Opinion
No. 7084.
December 21, 1933.
Appeal from the District Court of the United States for the Western District of Washington, Northern Division; Edward E. Cushman, Judge.
Patent infringement suit by I.F. Laucks, Inc., against the Kaseno Products Company, George F. Linquist, the Chas. H. Lilly Company, and Wilmot H. Lilly. From a decree [ 59 F.2d 811] holding valid and infringed patent No. 1,689,732, claims 2, 4, 6, and 8, and patent No. 1,691,661, claims 13 and 14, the last two named defendants appeal, and plaintiff moves to disregard the assignments of error and exceptions.
Motion denied. Decree reversed in part.
Before WILBUR, SAWTELLE, and GARRECHT, Circuit Judges.
This case is similar to and was consolidated for trial with the case of Lilly Co. et al. v. Laucks, Inc. (C.C.A.) 68 F.2d 175, No. 7083, opinion filed herewith. Case No. 7083 will be referred to hereinafter as the Johnson Patent Case. Both suits are between the same parties.
In this suit, as in the Johnson Patent Case, the bill of complaint named Kaseno Products Company and George F. Linquist as direct infringers of plaintiff-appellee's patents, by reason of having manufactured and sold an adhesive embodying the products of appellee's inventions, and alleged that the Chas. H. Lilly Company and Wilmot H. Lilly had contributorily infringed the patents by reason of having "sold to said Kaseno Products Company, soya bean and/or vegetable protein material adapted and intended to be employed as a substantial part of the combination invented and patented, i.e., as a substantial part in the manufacture of said infringing adhesive of said Kaseno Products Company, said Chas. H. Lilly Company well knowing that said material was to be thus used to manufacture said infringing adhesive and fully intending that it should be so used."

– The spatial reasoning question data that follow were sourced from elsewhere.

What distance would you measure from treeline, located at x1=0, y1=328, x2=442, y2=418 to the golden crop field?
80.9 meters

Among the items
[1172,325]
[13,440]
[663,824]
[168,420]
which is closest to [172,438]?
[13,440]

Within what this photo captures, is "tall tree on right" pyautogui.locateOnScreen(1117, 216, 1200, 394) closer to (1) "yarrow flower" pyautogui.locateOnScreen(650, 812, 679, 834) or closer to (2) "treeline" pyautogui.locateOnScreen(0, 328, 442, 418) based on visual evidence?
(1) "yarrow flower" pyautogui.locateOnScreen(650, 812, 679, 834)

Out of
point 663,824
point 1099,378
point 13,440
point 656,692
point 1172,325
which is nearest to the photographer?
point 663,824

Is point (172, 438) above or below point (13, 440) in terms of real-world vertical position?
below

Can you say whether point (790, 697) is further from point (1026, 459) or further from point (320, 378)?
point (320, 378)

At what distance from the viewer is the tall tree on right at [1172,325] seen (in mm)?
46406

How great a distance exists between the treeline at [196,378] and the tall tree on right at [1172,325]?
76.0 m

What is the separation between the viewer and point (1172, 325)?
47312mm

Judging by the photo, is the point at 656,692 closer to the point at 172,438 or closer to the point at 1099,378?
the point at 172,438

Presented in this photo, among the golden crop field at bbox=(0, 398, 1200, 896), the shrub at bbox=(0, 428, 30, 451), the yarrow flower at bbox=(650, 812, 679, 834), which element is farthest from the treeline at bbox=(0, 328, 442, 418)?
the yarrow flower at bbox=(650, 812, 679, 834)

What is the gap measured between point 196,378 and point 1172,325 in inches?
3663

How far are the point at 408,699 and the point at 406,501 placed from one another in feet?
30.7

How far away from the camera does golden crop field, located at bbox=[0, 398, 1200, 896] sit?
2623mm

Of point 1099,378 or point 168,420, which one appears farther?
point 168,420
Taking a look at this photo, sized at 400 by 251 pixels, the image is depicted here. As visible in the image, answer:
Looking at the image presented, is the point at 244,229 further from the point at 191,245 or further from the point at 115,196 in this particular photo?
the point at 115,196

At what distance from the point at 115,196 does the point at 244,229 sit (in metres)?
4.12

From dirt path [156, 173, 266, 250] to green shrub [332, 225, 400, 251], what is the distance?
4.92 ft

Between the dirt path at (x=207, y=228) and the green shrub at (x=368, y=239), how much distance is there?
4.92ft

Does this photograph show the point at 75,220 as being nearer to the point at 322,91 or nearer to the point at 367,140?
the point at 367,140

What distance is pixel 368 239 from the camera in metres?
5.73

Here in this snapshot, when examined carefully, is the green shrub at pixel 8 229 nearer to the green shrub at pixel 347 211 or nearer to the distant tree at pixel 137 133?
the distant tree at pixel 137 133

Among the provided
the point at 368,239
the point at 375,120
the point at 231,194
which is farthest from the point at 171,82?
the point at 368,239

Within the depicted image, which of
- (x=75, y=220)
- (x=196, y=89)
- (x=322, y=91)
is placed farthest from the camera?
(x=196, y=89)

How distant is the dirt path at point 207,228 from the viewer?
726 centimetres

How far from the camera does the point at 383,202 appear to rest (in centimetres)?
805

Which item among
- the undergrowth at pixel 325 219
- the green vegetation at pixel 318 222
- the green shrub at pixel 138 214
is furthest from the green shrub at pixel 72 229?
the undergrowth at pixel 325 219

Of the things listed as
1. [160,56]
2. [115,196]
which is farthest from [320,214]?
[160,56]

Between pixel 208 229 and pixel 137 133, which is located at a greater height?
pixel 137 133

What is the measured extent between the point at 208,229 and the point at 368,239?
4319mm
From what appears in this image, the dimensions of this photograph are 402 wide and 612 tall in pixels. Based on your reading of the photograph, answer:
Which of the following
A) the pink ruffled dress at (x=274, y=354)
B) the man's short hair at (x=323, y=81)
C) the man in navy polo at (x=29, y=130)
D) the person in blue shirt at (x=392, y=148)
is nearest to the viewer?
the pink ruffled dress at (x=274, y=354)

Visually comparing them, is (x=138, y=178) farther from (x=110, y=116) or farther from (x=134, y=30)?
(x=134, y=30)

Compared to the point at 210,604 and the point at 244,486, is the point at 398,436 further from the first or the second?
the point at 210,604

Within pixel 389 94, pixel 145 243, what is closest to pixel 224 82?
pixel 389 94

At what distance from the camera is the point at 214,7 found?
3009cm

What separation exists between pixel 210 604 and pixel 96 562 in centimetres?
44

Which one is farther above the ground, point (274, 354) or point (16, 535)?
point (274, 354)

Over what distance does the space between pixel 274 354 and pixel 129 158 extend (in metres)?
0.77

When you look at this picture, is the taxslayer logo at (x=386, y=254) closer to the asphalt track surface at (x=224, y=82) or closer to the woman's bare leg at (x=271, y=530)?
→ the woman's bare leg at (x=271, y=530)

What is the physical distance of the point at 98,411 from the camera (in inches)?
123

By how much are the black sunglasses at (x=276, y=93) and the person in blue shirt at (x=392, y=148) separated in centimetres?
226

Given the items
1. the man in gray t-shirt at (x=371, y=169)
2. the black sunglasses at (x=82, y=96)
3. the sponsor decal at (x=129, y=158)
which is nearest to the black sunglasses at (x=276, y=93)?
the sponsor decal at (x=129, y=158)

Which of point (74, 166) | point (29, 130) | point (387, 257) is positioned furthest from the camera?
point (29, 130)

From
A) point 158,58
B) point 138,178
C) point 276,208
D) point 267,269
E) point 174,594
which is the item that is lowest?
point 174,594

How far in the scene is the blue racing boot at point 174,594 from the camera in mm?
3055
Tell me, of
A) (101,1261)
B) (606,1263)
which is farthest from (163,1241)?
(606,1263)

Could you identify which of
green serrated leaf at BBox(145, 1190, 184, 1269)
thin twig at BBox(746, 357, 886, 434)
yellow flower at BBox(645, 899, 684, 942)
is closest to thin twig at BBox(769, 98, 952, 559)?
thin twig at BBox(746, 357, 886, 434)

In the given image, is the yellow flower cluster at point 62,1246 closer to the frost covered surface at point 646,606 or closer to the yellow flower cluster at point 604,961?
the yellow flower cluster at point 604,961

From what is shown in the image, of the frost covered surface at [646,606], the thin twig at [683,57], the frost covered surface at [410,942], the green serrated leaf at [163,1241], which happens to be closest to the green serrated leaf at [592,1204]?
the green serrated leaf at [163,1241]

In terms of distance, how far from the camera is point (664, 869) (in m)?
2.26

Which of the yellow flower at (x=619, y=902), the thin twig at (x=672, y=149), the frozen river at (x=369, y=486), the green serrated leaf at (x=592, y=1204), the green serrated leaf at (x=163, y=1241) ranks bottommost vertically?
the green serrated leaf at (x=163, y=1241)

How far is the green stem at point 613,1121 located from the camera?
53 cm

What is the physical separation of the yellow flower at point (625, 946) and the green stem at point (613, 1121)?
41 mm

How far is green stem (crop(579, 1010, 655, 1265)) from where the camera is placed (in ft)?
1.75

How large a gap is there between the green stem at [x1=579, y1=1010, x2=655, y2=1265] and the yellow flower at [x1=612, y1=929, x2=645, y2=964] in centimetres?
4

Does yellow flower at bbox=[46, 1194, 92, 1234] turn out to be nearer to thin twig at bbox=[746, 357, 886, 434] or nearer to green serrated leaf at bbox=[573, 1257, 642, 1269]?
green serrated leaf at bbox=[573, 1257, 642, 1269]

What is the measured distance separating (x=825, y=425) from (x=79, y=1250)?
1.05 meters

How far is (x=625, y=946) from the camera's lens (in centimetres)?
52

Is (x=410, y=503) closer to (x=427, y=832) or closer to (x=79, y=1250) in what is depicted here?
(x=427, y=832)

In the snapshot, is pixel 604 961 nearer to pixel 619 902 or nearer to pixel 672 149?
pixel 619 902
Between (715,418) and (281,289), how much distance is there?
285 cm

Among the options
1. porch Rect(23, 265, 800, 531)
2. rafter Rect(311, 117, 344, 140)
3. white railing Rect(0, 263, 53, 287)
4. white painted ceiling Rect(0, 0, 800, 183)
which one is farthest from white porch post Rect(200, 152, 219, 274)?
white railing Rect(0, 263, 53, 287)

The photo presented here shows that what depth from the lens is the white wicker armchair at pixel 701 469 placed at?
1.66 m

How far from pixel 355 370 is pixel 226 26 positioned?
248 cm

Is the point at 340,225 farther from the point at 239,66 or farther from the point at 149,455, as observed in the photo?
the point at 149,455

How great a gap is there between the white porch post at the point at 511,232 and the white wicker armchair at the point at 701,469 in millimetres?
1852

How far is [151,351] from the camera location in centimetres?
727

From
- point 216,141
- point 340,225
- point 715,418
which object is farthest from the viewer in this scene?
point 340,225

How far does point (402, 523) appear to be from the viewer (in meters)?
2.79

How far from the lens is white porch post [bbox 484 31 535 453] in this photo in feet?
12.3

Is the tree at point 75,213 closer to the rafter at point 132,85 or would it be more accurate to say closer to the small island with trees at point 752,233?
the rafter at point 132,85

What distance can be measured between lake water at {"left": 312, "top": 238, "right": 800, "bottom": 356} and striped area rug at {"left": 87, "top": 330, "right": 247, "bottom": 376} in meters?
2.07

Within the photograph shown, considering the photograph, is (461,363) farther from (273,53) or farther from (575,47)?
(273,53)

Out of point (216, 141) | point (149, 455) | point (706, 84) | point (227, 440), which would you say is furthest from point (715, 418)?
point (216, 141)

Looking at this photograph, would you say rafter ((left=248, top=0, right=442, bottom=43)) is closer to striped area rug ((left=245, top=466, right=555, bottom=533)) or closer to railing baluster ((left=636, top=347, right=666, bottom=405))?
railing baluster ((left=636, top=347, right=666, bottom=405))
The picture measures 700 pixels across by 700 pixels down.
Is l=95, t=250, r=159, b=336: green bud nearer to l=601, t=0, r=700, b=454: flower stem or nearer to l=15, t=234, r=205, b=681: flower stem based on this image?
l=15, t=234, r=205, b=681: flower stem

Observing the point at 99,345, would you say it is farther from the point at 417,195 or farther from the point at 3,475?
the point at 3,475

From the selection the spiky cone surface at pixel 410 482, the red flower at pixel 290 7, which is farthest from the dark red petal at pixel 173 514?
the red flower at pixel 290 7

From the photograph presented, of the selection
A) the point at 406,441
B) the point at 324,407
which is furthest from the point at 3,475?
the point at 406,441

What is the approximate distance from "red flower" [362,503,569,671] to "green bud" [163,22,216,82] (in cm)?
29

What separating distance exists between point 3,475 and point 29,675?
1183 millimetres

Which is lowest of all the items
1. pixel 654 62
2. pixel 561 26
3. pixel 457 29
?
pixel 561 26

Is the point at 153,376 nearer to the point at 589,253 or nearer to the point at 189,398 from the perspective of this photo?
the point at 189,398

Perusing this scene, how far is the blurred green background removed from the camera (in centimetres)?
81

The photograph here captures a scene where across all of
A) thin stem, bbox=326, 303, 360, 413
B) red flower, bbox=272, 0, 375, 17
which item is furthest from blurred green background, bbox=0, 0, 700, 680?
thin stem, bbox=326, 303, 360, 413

The two patents involved in this case are Letters Patent 1,689,732, referred to as the Caustic Soda Patent, and Letters Patent 1,691,661, referred to as the Carbon Bisulphide Patent. The relation of these patents to the Johnson patent is explained as follows in the brief of appellee: "The Johnson `patent' covers broadly the use of soya bean flour as an adhesive base. The `Johnson' patent may be termed the `parent' patent, relating essentially to the glue base, while the `Caustic Soda' and `Carbon Bisulphide' patents, which relate to improvements in chemicals to be used in connection with the glue base, may be termed `improvement' or `additional' patents, and are subsidiary to the `Johnson' patent so far as the same relate to soya bean flour as a glue base. The `Caustic Soda' patent teaches, among other things, how to make a `better glue' using soya bean flour as a glue base. The `Carbon Bisulphide' patent teaches that an adhesive can be made water resistant with the use of carbon bisulphide. Claims 13 and 14, which were held valid and infringed, by the lower court, teach that added water resistance to soya bean glues may be accomplished by the use of carbon bisulphide."
The trial court found that the claims of the patents which were in issue are valid, and have been infringed by Kaseno Products Company and George F. Linquist, as alleged, and contributorily infringed by Chas. H. Lilly Company and Wilmot H. Lilly.
Here, as in the Johnson Patent Case, but two of the defendants, namely, Chas. H. Lilly Company and Wilmot H. Lilly, have appealed from the decree in favor of appellee, and the sole question before this court is, Does the evidence sustain the finding that appellant Lilly Company and appellant Lilly contributorily infringed appellee's patents?
For the reasons stated in our opinion in the Johnson Patent Case, appellee's motion to disregard appellant's assignments of error and exceptions is denied.
The evidence adduced by appellee in support of its charge of contributory infringement in this case is the same as in the Johnson Patent Case, as a reference to the opinion of the trial court will disclose. [ 59 F.2d 811] A detailed discussion of the evidence in connection therewith would serve no useful purpose, but would merely be a repetition of what is recited in our opinion in the Johnson Patent Case. Here, as in the Johnson Patent Case, the evidence does not, in our opinion, establish that appellants furnished the element in question to Kaseno Products Company with the intent and for the purpose that it would be used in manufacturing infringing glues. For the reasons stated in our opinion in the Johnson Patent Case, and on the authorities there cited, the decree herein, in so far as it holds appellant Lilly Company and appellant Lilly guilty of contributory infringement of appellee's Caustic Soda Patent and appellee's Carbon Bisulphide Patent, must be reversed; and it is so ordered.